YOLOX_nano自有数据集训练,loss_cls波动不收敛,AP几乎为0
问题确认 Search before asking
Bug组件 Bug Component
Training
Bug描述 Describe the Bug
我使用yolox-nano训练自有的数据集(COCO格式),是无人机的航拍图像,目标比较小,总共有10类。在配置文件里面修改了base_lr=0.001,batch_size=64,输入尺寸416,单卡训练,关闭了mosaic数据增强(之前使用base_lr=0.01并且开启mosaic就会出现这个问题,所以我尝试调小lr并关闭mosaic,但并没有解决)
出现loss_cls不收敛,且bbox-mAP几乎为0的情况
同样的数据集使用picodet模型训练是没有问题的,loss都能正常收敛
复现环境 Environment
-OS:Windows -PaddlePaddle:2.2.2 -PaddleDetection:release/2.5 -Python:3.7 -CUDA:11.2 -CUDNN:8.5
Bug描述确认 Bug description confirmation
- [X] 我确认已经提供了Bug复现步骤、代码改动说明、以及环境信息,确认问题是可以复现的。I confirm that the bug replication steps, code change instructions, and environment information have been provided, and the problem can be reproduced.

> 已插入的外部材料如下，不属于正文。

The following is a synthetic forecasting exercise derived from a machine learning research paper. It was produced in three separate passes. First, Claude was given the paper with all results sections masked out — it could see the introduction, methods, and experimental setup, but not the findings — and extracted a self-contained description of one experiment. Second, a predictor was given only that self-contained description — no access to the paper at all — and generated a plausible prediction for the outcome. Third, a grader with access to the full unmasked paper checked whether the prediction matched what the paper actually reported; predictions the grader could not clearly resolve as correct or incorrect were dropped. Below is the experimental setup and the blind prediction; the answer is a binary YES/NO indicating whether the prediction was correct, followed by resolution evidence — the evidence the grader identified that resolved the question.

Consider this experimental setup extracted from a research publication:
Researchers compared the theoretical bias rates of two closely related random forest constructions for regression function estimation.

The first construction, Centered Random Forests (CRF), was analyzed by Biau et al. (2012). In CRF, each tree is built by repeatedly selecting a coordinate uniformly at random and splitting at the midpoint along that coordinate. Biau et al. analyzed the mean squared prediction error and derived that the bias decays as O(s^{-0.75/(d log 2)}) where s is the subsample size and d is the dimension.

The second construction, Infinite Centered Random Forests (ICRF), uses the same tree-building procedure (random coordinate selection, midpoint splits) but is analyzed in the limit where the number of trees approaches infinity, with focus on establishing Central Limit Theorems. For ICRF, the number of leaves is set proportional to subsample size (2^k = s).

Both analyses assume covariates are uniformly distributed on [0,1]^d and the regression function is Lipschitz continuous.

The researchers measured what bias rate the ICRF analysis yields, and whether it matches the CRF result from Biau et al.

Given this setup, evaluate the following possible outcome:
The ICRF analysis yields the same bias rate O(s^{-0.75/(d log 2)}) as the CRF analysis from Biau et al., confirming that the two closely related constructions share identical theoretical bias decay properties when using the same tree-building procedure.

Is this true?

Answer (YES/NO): NO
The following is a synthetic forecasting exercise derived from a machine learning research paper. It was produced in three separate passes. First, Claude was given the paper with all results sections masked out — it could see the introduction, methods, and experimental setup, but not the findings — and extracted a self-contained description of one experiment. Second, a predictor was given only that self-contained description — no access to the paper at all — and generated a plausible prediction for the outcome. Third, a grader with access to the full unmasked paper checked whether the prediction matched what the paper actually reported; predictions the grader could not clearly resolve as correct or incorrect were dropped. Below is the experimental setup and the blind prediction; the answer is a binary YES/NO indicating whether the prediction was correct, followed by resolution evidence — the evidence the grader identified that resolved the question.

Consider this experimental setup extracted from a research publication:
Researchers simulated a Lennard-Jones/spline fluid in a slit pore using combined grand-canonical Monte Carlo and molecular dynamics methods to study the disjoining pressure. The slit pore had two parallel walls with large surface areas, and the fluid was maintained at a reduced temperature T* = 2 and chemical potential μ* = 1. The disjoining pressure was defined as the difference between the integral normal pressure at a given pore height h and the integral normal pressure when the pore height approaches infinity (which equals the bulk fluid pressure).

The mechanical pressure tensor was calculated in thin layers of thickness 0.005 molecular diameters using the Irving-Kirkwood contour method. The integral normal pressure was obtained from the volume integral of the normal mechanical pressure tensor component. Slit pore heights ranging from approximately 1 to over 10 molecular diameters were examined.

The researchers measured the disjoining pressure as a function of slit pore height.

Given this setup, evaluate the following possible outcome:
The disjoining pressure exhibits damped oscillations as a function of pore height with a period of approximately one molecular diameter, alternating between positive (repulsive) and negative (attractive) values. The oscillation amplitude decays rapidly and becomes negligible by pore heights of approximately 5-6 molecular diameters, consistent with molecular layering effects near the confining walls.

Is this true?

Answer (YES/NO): NO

是否愿意提交PR? Are you willing to submit a PR?
- [ ] 我愿意提交PR!I'd like to help by submitting a PR!
可以看看是不是416输入时目标太小了,可以先把输入尺寸加大实验一下
同环境版本下,我大致按照你的改动训了是可以训出来mAP的,1epoch有0.036 mAP。visdrone 的模型已开放详见visdrone,且visdrone上已做过对比实验,yolox精度低于ppyoloe很多。
更改了yolox_nano_300e_coco.yml为以下:具体改动点也可以自行和coco原版对比
_BASE_: [
# '../datasets/coco_detection.yml',
'../datasets/visdrone_detection.yml', # wget https://bj.bcebos.com/v1/paddledet/data/smalldet/visdrone.zip
'../runtime.yml',
'./_base_/optimizer_300e.yml',
'./_base_/yolox_cspdarknet.yml',
'./_base_/yolox_reader.yml'
]
depth_mult: 0.33
width_mult: 0.25
log_iter: 100
snapshot_epoch: 2 # 10
weights: output/yolox_nano_300e_coco/model_final
pretrain_weights: https://paddledet.bj.bcebos.com/models/yolox_nano_300e_coco.pdparams
### model config:
# Note: YOLOX-nano use depthwise conv in backbone, neck and head.
YOLOX:
backbone: CSPDarkNet
neck: YOLOCSPPAN
head: YOLOXHead
size_stride: 32
size_range: [10, 20] # multi-scale range [320*320 ~ 640*640]
CSPDarkNet:
arch: "X"
return_idx: [2, 3, 4]
depthwise: True
YOLOCSPPAN:
depthwise: True
YOLOXHead:
depthwise: True
### reader config:
# Note: YOLOX-tiny/nano uses 416*416 for evaluation and inference.
# And multi-scale training setting is in model config, TrainReader's operators use 640*640 as default.
worker_num: 4
TrainReader:
sample_transforms:
- Decode: {}
- Mosaic:
prob: 0.0 # 1.0 in YOLOX-tiny/s/m/l/x
input_dim: [640, 640]
degrees: [-10, 10]
scale: [0.5, 1.5] # [0.1, 2.0] in YOLOX-s/m/l/x
shear: [-2, 2]
translate: [-0.1, 0.1]
enable_mixup: False # True in YOLOX-s/m/l/x
- AugmentHSV: {is_bgr: False, hgain: 5, sgain: 30, vgain: 30}
- PadResize: {target_size: 640}
- RandomFlip: {}
batch_transforms:
- Permute: {}
batch_size: 48 # 8 # 64 will OOM on single P40 GPU
shuffle: True
drop_last: True
collate_batch: False
mosaic_epoch: 30 #285
EvalReader:
sample_transforms:
- Decode: {}
- Resize: {target_size: [416, 416], keep_ratio: True, interp: 1}
- Pad: {size: [416, 416], fill_value: [114., 114., 114.]}
- Permute: {}
batch_size: 8
TestReader:
inputs_def:
image_shape: [3, 416, 416]
sample_transforms:
- Decode: {}
- Resize: {target_size: [416, 416], keep_ratio: True, interp: 1}
- Pad: {size: [416, 416], fill_value: [114., 114., 114.]}
- Permute: {}
batch_size: 1
epoch: 36
LearningRate:
base_lr: 0.001 # 0.01
schedulers:
- !CosineDecay
max_epochs: 36 # 300
min_lr_ratio: 0.05
last_plateau_epochs: 3 # 15
- !ExpWarmup
epochs: 1 # 5
然后单卡训练:
CUDA_VISIBLE_DEVICES=0 python3.7 tools/train.py -c configs/yolox/yolox_nano_300e_coco.yml --amp --eval
我有遇到过类似的问题,我是自己的数据,一开始训练ap是有上升的,后面数据做了一些改动,再训练就不会动了。然后换其他的模型,和数据重新跑一次,再切回来就好了,不知道什么问题,可能是中间过程有什么cache影响了吧?